Sublingual immunotherapy in sensitized mice.

作者信息

Kildsgaard Jens, Brimnes Jens, Jacobi Henrik, Lund Kaare

机构信息

Corporate Research, Chr. Hansen A/S, Hoersholm, Denmark.

出版信息

Ann Allergy Asthma Immunol. 2007 Apr;98(4):366-72. doi: 10.1016/S1081-1206(10)60884-8.

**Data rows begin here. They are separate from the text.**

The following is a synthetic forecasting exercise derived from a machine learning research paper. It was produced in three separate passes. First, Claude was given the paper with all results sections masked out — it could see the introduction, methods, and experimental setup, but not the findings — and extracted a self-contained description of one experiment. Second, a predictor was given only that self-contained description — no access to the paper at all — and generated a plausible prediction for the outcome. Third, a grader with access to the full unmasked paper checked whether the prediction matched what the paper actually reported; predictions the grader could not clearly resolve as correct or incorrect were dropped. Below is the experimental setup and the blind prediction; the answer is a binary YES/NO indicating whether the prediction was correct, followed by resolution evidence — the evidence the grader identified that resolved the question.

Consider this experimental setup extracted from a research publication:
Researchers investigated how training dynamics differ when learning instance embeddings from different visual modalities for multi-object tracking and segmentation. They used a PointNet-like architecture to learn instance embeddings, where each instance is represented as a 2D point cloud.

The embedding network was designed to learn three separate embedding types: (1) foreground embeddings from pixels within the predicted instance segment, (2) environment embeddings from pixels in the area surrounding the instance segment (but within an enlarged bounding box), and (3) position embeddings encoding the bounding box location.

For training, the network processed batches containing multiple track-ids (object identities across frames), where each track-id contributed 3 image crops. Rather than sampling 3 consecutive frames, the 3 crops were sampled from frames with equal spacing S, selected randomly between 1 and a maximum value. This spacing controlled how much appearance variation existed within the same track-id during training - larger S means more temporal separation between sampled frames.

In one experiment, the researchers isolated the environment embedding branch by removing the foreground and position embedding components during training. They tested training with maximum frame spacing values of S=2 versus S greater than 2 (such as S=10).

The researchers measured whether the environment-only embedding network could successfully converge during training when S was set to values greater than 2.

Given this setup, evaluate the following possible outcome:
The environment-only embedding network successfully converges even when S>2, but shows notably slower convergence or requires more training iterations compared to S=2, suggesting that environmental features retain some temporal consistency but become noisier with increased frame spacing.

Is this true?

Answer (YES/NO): NO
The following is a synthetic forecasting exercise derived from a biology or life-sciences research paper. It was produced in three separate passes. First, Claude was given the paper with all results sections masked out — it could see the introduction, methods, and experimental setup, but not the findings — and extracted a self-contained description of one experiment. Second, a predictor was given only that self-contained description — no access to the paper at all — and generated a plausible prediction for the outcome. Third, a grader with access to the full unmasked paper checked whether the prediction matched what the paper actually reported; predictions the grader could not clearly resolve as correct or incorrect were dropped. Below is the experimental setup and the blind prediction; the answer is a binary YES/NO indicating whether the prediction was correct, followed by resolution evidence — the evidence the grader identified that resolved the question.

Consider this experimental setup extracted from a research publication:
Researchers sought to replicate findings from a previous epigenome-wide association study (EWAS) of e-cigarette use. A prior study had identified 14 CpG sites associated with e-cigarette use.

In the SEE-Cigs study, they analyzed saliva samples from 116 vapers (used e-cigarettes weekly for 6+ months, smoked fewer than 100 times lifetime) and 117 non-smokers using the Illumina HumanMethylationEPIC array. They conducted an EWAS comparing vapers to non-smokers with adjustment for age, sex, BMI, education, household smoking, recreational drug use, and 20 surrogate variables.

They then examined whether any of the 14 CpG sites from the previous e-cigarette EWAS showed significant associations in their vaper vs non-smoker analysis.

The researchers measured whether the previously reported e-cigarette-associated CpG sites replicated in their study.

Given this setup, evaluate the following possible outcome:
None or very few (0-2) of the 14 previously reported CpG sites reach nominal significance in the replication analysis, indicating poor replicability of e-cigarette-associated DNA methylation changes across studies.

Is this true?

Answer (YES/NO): YES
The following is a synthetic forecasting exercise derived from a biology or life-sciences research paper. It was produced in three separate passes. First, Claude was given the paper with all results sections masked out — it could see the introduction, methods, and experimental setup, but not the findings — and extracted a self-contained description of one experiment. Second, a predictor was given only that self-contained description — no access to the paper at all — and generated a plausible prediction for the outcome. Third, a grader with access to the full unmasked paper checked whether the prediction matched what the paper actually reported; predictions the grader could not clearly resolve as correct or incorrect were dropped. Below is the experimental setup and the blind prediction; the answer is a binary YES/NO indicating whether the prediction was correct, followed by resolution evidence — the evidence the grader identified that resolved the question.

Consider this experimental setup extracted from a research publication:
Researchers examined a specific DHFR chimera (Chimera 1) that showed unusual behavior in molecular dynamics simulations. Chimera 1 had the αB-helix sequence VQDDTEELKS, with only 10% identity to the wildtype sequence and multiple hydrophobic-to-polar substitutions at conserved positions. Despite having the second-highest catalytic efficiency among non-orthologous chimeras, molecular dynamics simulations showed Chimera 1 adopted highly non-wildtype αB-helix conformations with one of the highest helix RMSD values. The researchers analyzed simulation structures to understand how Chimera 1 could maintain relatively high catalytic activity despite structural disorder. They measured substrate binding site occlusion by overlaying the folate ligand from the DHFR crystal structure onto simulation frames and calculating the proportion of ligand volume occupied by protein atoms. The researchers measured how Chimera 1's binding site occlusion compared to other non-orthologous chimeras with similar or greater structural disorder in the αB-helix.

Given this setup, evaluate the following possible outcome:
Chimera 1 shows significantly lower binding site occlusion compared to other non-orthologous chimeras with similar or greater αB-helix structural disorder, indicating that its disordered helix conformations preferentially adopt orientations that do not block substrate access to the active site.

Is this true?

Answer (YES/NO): YES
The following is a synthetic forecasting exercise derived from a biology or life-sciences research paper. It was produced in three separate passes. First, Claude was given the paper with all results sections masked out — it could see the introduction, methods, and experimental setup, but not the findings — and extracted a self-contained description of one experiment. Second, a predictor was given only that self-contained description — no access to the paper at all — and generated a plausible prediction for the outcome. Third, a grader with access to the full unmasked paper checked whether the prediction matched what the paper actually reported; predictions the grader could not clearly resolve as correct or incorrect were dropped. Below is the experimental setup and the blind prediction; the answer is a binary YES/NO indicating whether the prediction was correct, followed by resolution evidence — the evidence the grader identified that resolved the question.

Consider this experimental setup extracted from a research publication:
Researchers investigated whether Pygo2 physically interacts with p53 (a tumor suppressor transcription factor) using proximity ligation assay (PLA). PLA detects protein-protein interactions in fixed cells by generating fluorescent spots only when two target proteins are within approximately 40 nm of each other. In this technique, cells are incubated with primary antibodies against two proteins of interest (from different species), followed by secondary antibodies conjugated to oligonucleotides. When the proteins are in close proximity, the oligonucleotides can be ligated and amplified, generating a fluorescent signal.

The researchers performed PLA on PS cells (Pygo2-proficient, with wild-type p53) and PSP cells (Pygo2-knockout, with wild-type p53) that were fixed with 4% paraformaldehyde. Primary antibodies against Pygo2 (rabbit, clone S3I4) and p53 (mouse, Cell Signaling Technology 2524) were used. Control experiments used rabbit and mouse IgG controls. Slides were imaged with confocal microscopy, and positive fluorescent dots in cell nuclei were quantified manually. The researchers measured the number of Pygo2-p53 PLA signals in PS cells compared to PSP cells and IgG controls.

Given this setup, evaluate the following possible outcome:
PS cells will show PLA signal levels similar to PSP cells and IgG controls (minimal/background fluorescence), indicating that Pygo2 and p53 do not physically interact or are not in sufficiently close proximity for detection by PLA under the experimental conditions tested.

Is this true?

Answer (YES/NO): NO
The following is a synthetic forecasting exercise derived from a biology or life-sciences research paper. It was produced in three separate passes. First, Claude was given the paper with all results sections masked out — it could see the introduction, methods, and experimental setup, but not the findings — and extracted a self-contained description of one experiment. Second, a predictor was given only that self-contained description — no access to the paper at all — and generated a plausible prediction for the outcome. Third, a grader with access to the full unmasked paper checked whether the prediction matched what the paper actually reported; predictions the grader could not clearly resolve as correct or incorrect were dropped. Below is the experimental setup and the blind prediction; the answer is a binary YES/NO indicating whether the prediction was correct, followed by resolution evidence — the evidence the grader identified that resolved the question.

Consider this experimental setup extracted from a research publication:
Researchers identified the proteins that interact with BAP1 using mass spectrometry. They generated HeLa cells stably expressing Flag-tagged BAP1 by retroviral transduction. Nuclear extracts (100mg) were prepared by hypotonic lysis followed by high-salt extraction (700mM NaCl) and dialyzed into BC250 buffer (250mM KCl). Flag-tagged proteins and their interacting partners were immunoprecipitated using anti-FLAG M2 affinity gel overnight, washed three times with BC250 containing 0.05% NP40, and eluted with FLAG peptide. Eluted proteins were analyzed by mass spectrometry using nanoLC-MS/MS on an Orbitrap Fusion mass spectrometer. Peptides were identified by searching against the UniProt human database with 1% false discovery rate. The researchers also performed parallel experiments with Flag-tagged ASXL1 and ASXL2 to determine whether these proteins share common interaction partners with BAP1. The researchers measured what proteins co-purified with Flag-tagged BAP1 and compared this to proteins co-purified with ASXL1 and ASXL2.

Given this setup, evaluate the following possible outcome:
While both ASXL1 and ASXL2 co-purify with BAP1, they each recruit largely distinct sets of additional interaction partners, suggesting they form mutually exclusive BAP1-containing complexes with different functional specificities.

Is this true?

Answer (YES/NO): NO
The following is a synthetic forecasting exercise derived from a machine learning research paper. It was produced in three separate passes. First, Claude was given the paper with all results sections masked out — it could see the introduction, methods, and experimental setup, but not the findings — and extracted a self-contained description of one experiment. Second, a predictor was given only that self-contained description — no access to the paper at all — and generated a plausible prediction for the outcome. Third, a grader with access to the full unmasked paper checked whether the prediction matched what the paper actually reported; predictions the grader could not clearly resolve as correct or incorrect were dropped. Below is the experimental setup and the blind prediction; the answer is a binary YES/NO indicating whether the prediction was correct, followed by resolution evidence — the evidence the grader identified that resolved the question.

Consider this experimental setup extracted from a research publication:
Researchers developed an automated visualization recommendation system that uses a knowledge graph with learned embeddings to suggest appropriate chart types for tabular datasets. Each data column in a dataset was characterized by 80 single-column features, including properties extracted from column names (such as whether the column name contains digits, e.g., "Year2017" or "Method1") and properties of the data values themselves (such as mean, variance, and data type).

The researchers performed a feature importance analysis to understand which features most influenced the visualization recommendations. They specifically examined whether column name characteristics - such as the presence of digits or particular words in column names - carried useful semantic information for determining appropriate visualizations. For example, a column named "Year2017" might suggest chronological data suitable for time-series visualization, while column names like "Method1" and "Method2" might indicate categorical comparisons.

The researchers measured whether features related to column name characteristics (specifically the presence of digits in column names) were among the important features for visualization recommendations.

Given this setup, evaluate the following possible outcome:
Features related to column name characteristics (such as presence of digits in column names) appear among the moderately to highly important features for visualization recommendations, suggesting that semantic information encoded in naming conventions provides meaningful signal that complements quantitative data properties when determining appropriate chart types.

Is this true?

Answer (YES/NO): YES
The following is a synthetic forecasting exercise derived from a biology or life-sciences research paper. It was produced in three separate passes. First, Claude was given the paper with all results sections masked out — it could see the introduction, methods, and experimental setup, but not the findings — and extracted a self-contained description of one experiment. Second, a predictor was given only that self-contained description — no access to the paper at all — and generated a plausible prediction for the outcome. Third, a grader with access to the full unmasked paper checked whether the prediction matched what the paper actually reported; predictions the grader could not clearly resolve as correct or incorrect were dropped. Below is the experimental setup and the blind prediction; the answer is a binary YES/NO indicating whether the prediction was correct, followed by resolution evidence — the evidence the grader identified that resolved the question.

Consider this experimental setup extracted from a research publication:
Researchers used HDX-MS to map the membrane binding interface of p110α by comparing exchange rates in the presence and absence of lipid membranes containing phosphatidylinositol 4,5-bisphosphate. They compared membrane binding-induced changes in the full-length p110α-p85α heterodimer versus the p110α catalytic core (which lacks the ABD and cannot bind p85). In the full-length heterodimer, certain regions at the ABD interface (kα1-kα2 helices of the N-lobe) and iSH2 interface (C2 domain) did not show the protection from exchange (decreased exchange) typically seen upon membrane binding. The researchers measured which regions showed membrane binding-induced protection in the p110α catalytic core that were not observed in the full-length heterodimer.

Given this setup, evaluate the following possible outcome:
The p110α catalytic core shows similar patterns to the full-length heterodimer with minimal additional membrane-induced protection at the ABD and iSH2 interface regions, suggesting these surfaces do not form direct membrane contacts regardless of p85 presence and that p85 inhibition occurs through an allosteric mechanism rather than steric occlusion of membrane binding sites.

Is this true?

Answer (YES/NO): NO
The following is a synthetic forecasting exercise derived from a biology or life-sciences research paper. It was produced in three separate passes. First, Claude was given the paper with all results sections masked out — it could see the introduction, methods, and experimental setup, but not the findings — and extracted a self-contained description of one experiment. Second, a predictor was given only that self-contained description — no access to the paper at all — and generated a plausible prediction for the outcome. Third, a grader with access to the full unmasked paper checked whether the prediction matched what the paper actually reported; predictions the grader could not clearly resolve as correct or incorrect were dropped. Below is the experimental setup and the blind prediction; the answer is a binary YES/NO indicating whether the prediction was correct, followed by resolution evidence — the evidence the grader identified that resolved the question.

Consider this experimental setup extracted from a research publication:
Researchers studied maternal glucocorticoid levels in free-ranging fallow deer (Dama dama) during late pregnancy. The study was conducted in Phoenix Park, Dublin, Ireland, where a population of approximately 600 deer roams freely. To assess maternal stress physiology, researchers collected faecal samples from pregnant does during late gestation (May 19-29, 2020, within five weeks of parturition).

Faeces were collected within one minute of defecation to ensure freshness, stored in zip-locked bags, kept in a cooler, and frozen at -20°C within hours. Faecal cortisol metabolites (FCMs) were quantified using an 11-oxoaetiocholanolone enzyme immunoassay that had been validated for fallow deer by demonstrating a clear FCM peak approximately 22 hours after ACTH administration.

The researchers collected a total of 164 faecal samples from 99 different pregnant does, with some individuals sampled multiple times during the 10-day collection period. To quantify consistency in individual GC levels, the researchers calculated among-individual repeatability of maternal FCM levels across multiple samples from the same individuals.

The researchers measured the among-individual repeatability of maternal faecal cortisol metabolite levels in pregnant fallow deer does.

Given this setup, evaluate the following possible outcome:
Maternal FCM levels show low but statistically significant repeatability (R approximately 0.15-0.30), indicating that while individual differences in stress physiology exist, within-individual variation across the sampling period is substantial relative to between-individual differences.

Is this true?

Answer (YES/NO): NO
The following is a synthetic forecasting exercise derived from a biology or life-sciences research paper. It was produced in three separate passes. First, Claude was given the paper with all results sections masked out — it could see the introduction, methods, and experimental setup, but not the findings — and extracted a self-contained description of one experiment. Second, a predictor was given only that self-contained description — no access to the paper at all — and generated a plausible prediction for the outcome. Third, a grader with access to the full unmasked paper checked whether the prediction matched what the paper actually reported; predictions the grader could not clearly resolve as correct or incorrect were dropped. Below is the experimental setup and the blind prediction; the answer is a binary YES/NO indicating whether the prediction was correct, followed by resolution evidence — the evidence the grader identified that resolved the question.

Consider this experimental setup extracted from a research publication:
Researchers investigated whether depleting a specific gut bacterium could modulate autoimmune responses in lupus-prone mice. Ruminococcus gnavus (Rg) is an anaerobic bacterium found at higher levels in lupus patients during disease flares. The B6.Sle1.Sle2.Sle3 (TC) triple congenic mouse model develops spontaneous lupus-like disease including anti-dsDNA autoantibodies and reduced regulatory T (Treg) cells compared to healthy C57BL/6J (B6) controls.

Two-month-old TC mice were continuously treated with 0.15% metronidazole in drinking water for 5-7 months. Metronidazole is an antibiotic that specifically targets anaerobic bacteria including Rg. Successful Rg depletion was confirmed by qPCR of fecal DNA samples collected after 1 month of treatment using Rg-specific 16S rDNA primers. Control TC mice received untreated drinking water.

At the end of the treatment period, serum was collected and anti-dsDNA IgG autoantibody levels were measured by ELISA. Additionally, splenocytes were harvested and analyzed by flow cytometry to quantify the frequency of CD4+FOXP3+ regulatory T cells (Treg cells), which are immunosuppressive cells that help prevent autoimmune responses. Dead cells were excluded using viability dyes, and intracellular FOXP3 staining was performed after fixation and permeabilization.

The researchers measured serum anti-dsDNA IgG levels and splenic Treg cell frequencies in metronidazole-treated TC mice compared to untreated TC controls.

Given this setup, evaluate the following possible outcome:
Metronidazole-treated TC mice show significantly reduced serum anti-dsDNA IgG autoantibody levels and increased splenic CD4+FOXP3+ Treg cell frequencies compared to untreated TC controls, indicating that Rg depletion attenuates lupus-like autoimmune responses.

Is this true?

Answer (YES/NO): NO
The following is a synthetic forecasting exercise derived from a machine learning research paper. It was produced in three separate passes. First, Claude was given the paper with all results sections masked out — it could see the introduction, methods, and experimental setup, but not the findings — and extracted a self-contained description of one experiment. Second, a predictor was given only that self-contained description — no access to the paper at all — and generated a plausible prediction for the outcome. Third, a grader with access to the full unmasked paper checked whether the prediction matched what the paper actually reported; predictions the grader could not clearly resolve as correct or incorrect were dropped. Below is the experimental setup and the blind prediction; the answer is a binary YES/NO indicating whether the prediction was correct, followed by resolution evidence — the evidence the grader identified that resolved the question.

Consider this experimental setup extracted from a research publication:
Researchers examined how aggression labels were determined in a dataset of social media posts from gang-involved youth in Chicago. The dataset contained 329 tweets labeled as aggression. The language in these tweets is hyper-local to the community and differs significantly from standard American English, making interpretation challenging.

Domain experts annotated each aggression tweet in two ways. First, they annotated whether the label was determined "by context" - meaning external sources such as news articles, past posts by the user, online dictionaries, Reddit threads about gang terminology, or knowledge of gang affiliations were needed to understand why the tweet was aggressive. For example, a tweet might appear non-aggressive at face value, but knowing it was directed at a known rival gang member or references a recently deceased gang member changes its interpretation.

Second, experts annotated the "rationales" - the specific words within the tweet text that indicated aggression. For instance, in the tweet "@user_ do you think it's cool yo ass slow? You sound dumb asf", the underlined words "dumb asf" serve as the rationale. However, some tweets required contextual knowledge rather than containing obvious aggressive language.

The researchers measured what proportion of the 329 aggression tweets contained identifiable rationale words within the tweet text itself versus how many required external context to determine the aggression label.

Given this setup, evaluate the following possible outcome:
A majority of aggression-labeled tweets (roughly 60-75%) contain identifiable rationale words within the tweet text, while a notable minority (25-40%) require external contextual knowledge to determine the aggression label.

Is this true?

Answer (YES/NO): NO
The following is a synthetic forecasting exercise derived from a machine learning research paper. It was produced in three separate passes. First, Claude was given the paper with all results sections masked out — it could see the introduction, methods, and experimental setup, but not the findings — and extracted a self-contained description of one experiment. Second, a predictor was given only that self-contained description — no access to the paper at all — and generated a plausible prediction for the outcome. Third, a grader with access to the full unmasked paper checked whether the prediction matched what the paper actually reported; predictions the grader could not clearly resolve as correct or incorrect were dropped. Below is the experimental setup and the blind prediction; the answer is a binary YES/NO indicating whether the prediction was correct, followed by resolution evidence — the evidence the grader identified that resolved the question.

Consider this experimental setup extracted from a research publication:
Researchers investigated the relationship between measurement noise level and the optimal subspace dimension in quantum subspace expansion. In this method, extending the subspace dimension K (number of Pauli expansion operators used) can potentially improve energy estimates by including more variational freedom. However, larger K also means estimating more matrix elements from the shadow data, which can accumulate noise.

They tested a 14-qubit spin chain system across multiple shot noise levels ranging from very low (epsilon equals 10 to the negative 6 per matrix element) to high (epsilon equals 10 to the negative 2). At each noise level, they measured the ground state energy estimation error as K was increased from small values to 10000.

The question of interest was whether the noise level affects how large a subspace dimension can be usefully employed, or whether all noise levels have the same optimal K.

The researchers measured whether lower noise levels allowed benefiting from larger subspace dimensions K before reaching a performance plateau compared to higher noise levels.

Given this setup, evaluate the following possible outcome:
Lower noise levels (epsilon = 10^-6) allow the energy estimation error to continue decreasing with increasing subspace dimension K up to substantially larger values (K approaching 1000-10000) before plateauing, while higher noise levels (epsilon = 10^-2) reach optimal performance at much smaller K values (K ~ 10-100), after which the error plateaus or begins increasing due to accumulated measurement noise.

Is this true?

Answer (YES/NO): YES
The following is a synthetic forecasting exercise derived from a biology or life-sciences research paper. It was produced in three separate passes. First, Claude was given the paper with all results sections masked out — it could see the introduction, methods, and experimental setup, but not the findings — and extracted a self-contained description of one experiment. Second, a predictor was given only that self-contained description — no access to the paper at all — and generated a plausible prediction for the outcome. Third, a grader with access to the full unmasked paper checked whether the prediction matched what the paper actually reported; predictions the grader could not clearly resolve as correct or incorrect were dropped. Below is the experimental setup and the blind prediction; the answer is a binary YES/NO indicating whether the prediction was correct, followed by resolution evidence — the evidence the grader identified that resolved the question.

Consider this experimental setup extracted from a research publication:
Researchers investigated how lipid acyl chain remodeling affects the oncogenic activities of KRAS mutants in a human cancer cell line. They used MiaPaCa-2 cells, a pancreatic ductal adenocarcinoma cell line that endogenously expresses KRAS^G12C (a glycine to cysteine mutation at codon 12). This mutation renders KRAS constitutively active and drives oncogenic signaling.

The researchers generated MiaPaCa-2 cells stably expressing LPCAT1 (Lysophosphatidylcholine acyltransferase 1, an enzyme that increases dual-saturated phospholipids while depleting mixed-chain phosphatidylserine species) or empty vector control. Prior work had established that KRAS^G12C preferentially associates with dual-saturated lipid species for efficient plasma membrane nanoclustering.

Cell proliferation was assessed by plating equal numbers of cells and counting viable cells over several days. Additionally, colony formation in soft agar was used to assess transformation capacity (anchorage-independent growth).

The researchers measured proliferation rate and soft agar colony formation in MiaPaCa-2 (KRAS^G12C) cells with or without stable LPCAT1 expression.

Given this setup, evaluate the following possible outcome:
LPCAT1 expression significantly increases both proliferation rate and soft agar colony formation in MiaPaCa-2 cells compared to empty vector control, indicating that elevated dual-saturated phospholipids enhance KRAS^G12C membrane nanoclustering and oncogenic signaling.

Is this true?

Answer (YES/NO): YES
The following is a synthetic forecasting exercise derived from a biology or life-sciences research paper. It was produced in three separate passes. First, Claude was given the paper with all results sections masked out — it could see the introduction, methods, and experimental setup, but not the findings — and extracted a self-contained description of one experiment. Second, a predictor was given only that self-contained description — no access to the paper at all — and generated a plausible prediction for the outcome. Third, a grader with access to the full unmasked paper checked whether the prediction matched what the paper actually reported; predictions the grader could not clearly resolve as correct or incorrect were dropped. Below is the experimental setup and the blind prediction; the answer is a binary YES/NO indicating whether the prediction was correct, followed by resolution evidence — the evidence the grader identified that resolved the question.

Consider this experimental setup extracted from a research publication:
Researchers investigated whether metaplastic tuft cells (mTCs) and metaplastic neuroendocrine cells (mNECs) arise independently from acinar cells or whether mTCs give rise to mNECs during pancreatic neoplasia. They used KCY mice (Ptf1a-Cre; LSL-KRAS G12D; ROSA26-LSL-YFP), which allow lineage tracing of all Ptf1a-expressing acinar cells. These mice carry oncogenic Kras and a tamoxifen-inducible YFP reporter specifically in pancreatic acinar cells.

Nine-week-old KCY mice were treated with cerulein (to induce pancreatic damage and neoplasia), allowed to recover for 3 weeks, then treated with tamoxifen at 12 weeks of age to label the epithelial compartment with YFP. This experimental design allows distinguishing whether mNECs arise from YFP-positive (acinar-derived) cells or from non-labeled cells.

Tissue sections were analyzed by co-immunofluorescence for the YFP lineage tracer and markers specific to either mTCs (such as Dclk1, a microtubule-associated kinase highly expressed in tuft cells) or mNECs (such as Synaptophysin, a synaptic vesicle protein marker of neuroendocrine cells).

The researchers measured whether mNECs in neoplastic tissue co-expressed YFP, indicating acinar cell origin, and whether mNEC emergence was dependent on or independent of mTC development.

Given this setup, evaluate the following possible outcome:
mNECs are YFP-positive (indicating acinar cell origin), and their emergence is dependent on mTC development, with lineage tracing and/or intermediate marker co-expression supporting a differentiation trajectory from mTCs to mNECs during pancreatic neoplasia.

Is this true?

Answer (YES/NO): NO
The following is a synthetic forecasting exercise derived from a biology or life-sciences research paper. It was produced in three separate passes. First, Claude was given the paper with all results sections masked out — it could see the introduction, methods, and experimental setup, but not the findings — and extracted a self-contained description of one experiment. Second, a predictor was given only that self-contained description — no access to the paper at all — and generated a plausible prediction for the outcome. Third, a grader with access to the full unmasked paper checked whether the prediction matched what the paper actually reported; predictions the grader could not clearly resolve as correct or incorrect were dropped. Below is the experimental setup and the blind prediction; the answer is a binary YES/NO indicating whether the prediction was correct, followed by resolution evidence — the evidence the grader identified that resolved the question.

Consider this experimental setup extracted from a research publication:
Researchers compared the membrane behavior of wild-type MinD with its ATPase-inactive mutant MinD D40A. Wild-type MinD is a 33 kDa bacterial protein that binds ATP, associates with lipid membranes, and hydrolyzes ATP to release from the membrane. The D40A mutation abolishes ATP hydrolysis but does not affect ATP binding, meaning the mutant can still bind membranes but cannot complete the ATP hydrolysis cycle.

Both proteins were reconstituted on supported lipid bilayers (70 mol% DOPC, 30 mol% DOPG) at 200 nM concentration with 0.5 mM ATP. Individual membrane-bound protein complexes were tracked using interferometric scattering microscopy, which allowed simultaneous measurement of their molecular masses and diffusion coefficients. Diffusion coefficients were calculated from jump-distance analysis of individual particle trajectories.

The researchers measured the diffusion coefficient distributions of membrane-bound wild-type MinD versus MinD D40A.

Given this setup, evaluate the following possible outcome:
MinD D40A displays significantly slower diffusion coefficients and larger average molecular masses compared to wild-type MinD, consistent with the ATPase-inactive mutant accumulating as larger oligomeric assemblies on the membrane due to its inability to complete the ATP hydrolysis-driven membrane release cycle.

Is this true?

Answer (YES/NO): NO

DOI:10.1016/S1081-1206(10)60884-8
PMID:17458434
Abstract

BACKGROUND

Many studies have demonstrated immunologic changes induced by sublingual immunotherapy (SLIT), but the definitive mechanism of action needs further investigation.

OBJECTIVE

To study the immunologic response induced by SLIT in sensitized mice.

METHODS

Timothy grass (Phleum pratense)-sensitized mice received SLIT for 2, 4, or 6 weeks at 3 different concentrations, including a buffer control. Serum samples and washes of the lungs (bronchoalveolar lavage [BAL]) and the nasal passages (nasal lavage [NAL]) were analyzed for allergen-specific antibodies. T cells were isolated from the spleen and cervical lymph nodes for the analysis of proliferation and cytokine production.

RESULTS

Sublingual immunotherapy in sensitized mice resulted in a 30-fold increase in antigen specific IgA levels in BAL and NAL fluid compared with buffer-treated mice, whereas antigen specific IgE was undetectable in BAL and NAL fluid in animals treated with SLIT. Furthermore, IgA levels were proportional to the dose and duration of SLIT. Levels of specific IgA in serum correlated with levels in BAL and NAL fluid. Serum IgA levels were proportional to the duration of allergen exposure to the oral mucosa. Conversely, no changes in serum levels of IgE and IgG were induced by SLIT. Proliferation of T cells was increased in mice treated with SLIT compared with nontreated mice.

CONCLUSION

High levels of IgA in serum and in BAL and NAL fluid of mice treated with SLIT demonstrate that SLIT induces a mucosal, nonallergic response in sensitized mice.

摘要

背景

许多研究已证实舌下免疫疗法(SLIT)可引发免疫变化,但确切的作用机制仍需进一步研究。

目的

研究SLIT在致敏小鼠中诱导的免疫反应。

方法

用梯牧草(Phleum pratense)致敏的小鼠,以3种不同浓度接受SLIT治疗2、4或6周,包括一个缓冲液对照组。分析血清样本以及肺(支气管肺泡灌洗[BAL])和鼻腔(鼻腔灌洗[NAL])的冲洗液中的过敏原特异性抗体。从脾脏和颈部淋巴结分离T细胞,用于分析增殖和细胞因子产生情况。

结果

与缓冲液处理的小鼠相比,致敏小鼠的舌下免疫疗法使BAL和NAL液中抗原特异性IgA水平增加了30倍,而在接受SLIT治疗的动物的BAL和NAL液中未检测到抗原特异性IgE。此外,IgA水平与SLIT的剂量和持续时间成正比。血清中特异性IgA水平与BAL和NAL液中的水平相关。血清IgA水平与过敏原暴露于口腔黏膜的持续时间成正比。相反,SLIT未诱导血清中IgE和IgG水平发生变化。与未处理的小鼠相比,接受SLIT治疗的小鼠T细胞增殖增加。

结论

接受SLIT治疗的小鼠血清以及BAL和NAL液中高水平的IgA表明,SLIT在致敏小鼠中诱导了一种黏膜非过敏反应。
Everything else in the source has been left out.